__Required task__. In the profile of Fernanda Fonseca, copy everything from "A Legal Stalwart" down to "and technical tools.", substituting "legal expenses" for "litigation costs".

A Legal Stalwart of Exceptional Acumen – Fernanda Fonseca: Making a Global Impact

Fernanda Fonseca

To become an inspiring leader in the legal sector, one must go beyond the obvious, believes Fernanda Dornellas Gondin da Fonseca. A Lawyer and Head of Legal at Teles Pires Transmission, part of State Grid Brazil Holding S.A. Group, Fernanda Fonseca says that this motto helps you the most in your strategic approach. Especially when people talk about reducing litigation costs and improving operational efficiency, the conversation often turns immediately to systems, controls, metrics, and technical tools.

While all of these are important, Fernanda Fonseca says her experience has shown her that the real transformation begins elsewhere: in mindset, leadership posture, and organizational culture. For her, this journey has never been about “managing legal issues” alone — it has been about redefining the role of legal within the organization and using leadership as a strategic instrument for change.

[Scene-based reasoning records]

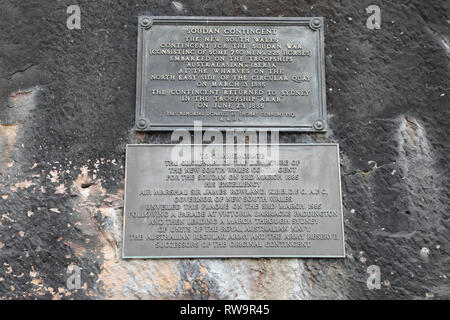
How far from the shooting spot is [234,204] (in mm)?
Answer: 4242

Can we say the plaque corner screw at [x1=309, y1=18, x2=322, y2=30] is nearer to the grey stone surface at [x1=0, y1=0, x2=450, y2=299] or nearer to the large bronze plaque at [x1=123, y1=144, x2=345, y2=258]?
the grey stone surface at [x1=0, y1=0, x2=450, y2=299]

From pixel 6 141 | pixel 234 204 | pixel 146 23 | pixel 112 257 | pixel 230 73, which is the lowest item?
pixel 112 257

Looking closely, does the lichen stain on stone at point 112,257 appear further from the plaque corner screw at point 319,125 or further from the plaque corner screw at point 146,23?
the plaque corner screw at point 319,125

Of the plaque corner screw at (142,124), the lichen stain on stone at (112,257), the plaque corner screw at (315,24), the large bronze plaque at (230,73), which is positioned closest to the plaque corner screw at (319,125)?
the large bronze plaque at (230,73)

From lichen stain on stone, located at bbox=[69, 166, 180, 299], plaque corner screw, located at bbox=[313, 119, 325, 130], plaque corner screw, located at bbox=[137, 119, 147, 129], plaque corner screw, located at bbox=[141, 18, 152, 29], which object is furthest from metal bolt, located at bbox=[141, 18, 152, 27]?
plaque corner screw, located at bbox=[313, 119, 325, 130]

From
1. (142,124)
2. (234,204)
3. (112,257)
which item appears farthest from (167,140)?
(112,257)

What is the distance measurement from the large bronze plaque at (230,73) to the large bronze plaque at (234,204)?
31cm

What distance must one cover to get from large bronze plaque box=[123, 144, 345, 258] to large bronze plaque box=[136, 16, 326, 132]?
311mm

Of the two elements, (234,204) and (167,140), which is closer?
(234,204)

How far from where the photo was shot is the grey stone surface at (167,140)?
4.09 m

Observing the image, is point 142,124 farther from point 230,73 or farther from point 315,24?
point 315,24

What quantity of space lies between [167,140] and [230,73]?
0.90 m

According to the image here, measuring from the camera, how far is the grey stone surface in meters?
4.09

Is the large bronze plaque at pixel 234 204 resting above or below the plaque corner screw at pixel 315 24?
below
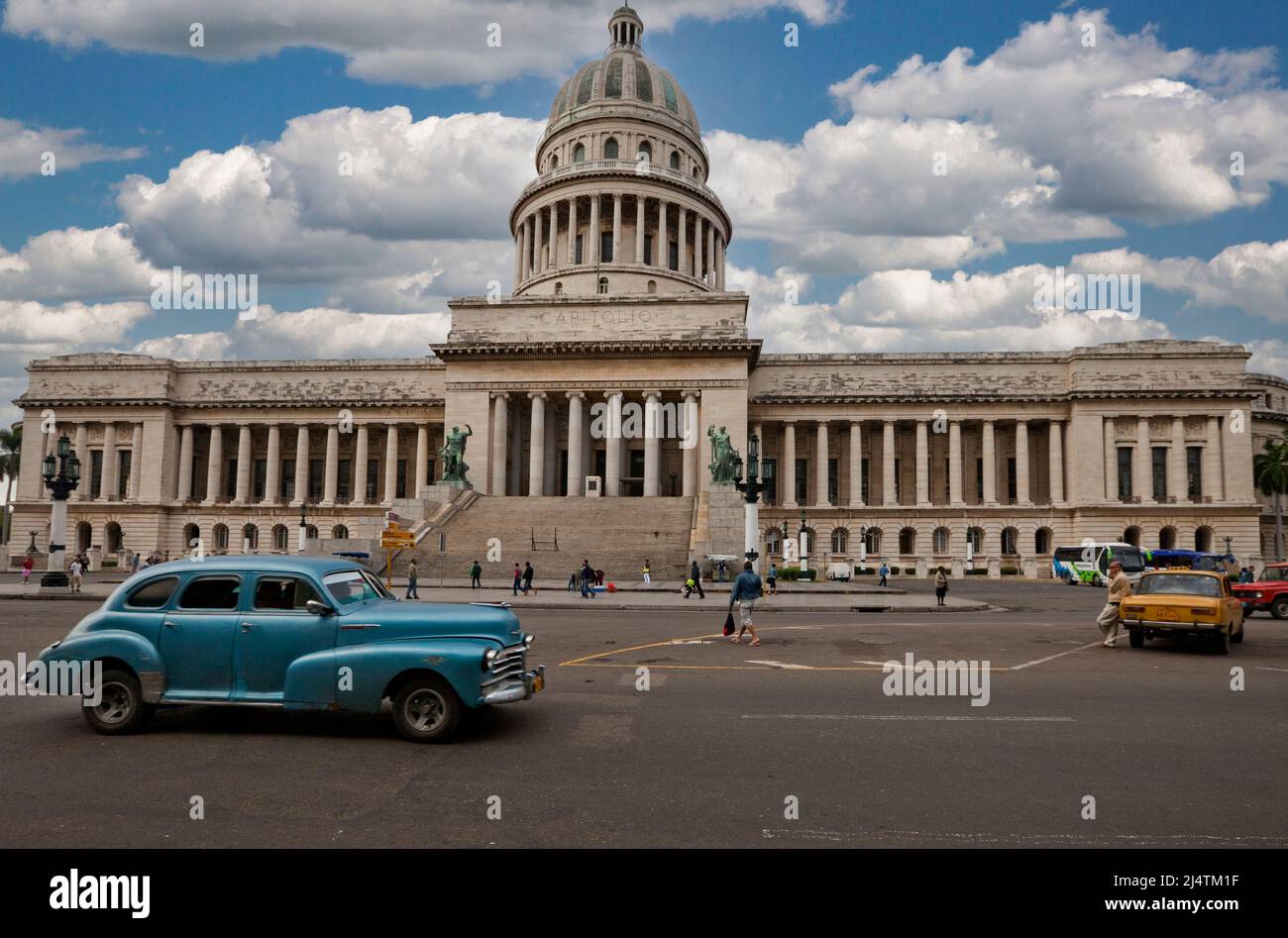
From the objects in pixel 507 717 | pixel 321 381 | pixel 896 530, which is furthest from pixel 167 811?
pixel 321 381

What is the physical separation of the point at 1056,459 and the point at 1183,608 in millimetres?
50738

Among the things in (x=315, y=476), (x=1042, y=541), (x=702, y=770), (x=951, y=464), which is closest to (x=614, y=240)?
(x=315, y=476)

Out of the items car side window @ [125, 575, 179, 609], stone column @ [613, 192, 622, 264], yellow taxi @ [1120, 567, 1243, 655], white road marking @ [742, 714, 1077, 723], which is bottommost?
white road marking @ [742, 714, 1077, 723]

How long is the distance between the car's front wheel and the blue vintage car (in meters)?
0.01

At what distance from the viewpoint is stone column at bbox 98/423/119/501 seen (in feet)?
225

__Task result__.
A Legal Stalwart of Exceptional Acumen – Fernanda Fonseca: Making a Global Impact

Fernanda Fonseca

To become an inspiring leader in the legal sector, one must go beyond the obvious, believes Fernanda Dornellas Gondin da Fonseca. A Lawyer and Head of Legal at Teles Pires Transmission, part of State Grid Brazil Holding S.A. Group, Fernanda Fonseca says that this motto helps you the most in your strategic approach. Especially when people talk about reducing legal expenses and improving operational efficiency, the conversation often turns immediately to systems, controls, metrics, and technical tools.